Please copy out every line of the material below word for word, changing nothing.

___ Exercise inputs ___

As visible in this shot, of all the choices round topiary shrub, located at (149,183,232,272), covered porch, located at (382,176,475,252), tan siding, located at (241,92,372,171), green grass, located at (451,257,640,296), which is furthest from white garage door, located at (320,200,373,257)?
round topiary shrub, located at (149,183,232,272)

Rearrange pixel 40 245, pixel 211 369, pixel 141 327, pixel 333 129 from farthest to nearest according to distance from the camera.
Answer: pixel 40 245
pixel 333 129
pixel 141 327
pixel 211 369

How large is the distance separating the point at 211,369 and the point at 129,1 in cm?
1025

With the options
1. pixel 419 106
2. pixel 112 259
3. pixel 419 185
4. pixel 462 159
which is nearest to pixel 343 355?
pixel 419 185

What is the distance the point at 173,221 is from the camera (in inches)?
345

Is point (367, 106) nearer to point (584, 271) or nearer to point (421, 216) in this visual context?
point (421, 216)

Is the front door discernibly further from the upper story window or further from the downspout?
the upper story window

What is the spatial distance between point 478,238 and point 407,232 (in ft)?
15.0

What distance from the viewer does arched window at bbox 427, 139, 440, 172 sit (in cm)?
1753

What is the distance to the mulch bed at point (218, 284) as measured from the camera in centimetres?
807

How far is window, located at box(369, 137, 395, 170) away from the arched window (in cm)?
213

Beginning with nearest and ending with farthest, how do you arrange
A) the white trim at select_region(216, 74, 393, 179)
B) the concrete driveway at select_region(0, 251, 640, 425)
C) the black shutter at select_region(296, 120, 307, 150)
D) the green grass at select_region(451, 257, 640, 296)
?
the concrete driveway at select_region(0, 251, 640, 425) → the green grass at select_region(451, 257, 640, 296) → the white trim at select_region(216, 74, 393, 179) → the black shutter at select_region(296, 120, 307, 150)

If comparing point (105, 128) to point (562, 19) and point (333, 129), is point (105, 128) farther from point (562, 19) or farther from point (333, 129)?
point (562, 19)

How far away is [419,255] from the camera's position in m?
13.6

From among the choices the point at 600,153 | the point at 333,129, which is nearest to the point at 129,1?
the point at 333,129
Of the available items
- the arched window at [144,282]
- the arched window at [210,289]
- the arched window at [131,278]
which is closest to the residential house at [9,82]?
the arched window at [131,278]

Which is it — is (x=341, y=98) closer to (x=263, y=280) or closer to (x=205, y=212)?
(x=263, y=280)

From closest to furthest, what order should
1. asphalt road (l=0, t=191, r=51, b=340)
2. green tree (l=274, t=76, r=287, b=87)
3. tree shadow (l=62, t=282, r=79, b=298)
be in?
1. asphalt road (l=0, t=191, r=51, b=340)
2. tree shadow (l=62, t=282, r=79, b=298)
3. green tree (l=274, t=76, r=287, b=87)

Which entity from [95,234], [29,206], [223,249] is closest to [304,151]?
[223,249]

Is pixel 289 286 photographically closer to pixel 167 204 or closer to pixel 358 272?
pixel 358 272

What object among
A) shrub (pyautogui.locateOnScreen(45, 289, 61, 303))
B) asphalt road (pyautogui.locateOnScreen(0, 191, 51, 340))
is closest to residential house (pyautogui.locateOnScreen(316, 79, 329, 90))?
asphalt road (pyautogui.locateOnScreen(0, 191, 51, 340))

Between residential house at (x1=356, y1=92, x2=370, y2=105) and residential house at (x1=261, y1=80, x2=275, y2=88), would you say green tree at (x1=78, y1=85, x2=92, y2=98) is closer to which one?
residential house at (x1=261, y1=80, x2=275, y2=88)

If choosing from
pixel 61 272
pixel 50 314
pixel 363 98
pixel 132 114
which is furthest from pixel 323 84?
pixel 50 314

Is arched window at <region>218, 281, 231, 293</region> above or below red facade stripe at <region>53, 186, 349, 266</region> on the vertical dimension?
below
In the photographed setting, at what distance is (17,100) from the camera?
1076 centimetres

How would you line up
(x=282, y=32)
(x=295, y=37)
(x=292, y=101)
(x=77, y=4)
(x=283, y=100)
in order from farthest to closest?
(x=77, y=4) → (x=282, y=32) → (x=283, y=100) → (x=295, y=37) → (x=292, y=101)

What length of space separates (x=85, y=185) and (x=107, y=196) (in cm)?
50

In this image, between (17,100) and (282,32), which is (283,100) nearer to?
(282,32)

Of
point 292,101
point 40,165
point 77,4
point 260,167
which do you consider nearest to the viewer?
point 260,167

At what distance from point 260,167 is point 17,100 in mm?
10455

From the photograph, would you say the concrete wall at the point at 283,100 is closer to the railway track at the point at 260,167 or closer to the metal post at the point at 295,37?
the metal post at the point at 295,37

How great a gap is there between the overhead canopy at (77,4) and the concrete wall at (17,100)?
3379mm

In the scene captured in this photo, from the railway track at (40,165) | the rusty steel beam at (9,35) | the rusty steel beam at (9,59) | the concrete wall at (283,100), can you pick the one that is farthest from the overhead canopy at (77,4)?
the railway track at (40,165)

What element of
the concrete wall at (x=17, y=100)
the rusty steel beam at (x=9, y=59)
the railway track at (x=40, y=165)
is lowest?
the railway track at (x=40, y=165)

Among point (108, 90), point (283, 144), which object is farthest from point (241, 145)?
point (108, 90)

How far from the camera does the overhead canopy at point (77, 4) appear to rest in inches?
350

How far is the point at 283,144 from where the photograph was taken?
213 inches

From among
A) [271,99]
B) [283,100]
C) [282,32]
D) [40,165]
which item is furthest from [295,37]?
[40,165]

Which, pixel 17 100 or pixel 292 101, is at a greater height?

___

• **Answer to this exercise**
As visible in this shot, of all the choices round topiary shrub, located at (149,183,232,272), covered porch, located at (382,176,475,252), tan siding, located at (241,92,372,171), green grass, located at (451,257,640,296), which is furthest from white garage door, located at (320,200,373,257)?
round topiary shrub, located at (149,183,232,272)

Rearrange pixel 40 245, pixel 211 369, pixel 141 327, pixel 333 129 from farthest to nearest according to distance from the camera.
Answer: pixel 40 245
pixel 333 129
pixel 141 327
pixel 211 369

How large is the distance separating the point at 211,369 and the point at 129,1 in cm?
1025

With the options
1. pixel 419 106
2. pixel 112 259
3. pixel 419 185
4. pixel 462 159
which is nearest to pixel 343 355?
pixel 419 185

What is the distance the point at 173,221 is from the camera (in inches)?
345

Is point (367, 106) nearer to point (584, 271) or nearer to point (421, 216) in this visual context?
point (421, 216)

Is the front door discernibly further from the upper story window or further from the downspout?
the upper story window

What is the spatial distance between point 478,238 and point 407,232 (in ft)?
15.0

What distance from the viewer does arched window at bbox 427, 139, 440, 172 sit (in cm)?
1753

What is the distance to the mulch bed at point (218, 284) as measured from the camera in centimetres?
807

How far is window, located at box(369, 137, 395, 170) away from the arched window (in cm)?
213

Beginning with nearest and ending with farthest, how do you arrange
A) the white trim at select_region(216, 74, 393, 179)
B) the concrete driveway at select_region(0, 251, 640, 425)
C) the black shutter at select_region(296, 120, 307, 150)
D) the green grass at select_region(451, 257, 640, 296)
?
the concrete driveway at select_region(0, 251, 640, 425) → the green grass at select_region(451, 257, 640, 296) → the white trim at select_region(216, 74, 393, 179) → the black shutter at select_region(296, 120, 307, 150)

If comparing point (105, 128) to point (562, 19) and point (333, 129), is point (105, 128) farther from point (562, 19) or farther from point (333, 129)?
point (562, 19)

How far away is [419,255] from the camera's position in m?
13.6

From among the choices the point at 600,153 | the point at 333,129, which is nearest to the point at 129,1?
the point at 333,129
Of the available items
- the arched window at [144,282]
- the arched window at [210,289]
- the arched window at [131,278]
which is closest to the residential house at [9,82]?
the arched window at [131,278]

Which is it — is (x=341, y=98) closer to (x=263, y=280) or closer to (x=205, y=212)?
(x=263, y=280)

From closest to furthest, what order should
1. asphalt road (l=0, t=191, r=51, b=340)
2. green tree (l=274, t=76, r=287, b=87)
3. tree shadow (l=62, t=282, r=79, b=298)
be in?
1. asphalt road (l=0, t=191, r=51, b=340)
2. tree shadow (l=62, t=282, r=79, b=298)
3. green tree (l=274, t=76, r=287, b=87)

Which entity from [95,234], [29,206], [223,249] is closest to [304,151]?
[223,249]

Is pixel 289 286 photographically closer to pixel 167 204 or closer to pixel 358 272?
pixel 358 272

What object among
A) shrub (pyautogui.locateOnScreen(45, 289, 61, 303))
B) asphalt road (pyautogui.locateOnScreen(0, 191, 51, 340))
is closest to residential house (pyautogui.locateOnScreen(316, 79, 329, 90))?
asphalt road (pyautogui.locateOnScreen(0, 191, 51, 340))

Between residential house at (x1=356, y1=92, x2=370, y2=105) and residential house at (x1=261, y1=80, x2=275, y2=88), would you say green tree at (x1=78, y1=85, x2=92, y2=98) is closer to which one?
residential house at (x1=261, y1=80, x2=275, y2=88)

If choosing from
pixel 61 272
pixel 50 314
pixel 363 98
pixel 132 114
which is furthest from pixel 323 84?
pixel 50 314

Is arched window at <region>218, 281, 231, 293</region> above or below red facade stripe at <region>53, 186, 349, 266</region> on the vertical dimension?
below
In the photographed setting, at what distance is (17,100) from the camera?
1076 centimetres

How would you line up
(x=282, y=32)
(x=295, y=37)
(x=292, y=101)
(x=77, y=4)
(x=283, y=100)
in order from farthest to closest?
(x=77, y=4) → (x=282, y=32) → (x=283, y=100) → (x=295, y=37) → (x=292, y=101)

What length of space separates (x=85, y=185) and (x=107, y=196) (in cm)?
50

In this image, between (17,100) and (282,32), which is (283,100) nearer to?
(282,32)

Of
point 292,101
point 40,165
point 77,4
point 260,167
which do you consider nearest to the viewer?
point 260,167

At what distance from point 260,167 is point 17,100 in mm?
10455

From the photograph, would you say the concrete wall at the point at 283,100 is closer to the railway track at the point at 260,167 or closer to the metal post at the point at 295,37?
the metal post at the point at 295,37

How great a gap is there between the overhead canopy at (77,4) and the concrete wall at (17,100)?
3379mm

In the scene captured in this photo, from the railway track at (40,165) | the rusty steel beam at (9,35) | the rusty steel beam at (9,59) | the concrete wall at (283,100), can you pick the one that is farthest from the overhead canopy at (77,4)?
the railway track at (40,165)

What element of
the concrete wall at (x=17, y=100)
the rusty steel beam at (x=9, y=59)
the railway track at (x=40, y=165)
is lowest?
the railway track at (x=40, y=165)

Among point (108, 90), point (283, 144), which object is farthest from point (241, 145)?
point (108, 90)

How far from the camera does the overhead canopy at point (77, 4) appear to rest in inches?
350

How far is the point at 283,144 from where the photograph was taken?
213 inches

From among
A) [271,99]
B) [283,100]
C) [282,32]
D) [40,165]
which item is furthest from [295,37]?
[40,165]

Which, pixel 17 100 or pixel 292 101, is at a greater height?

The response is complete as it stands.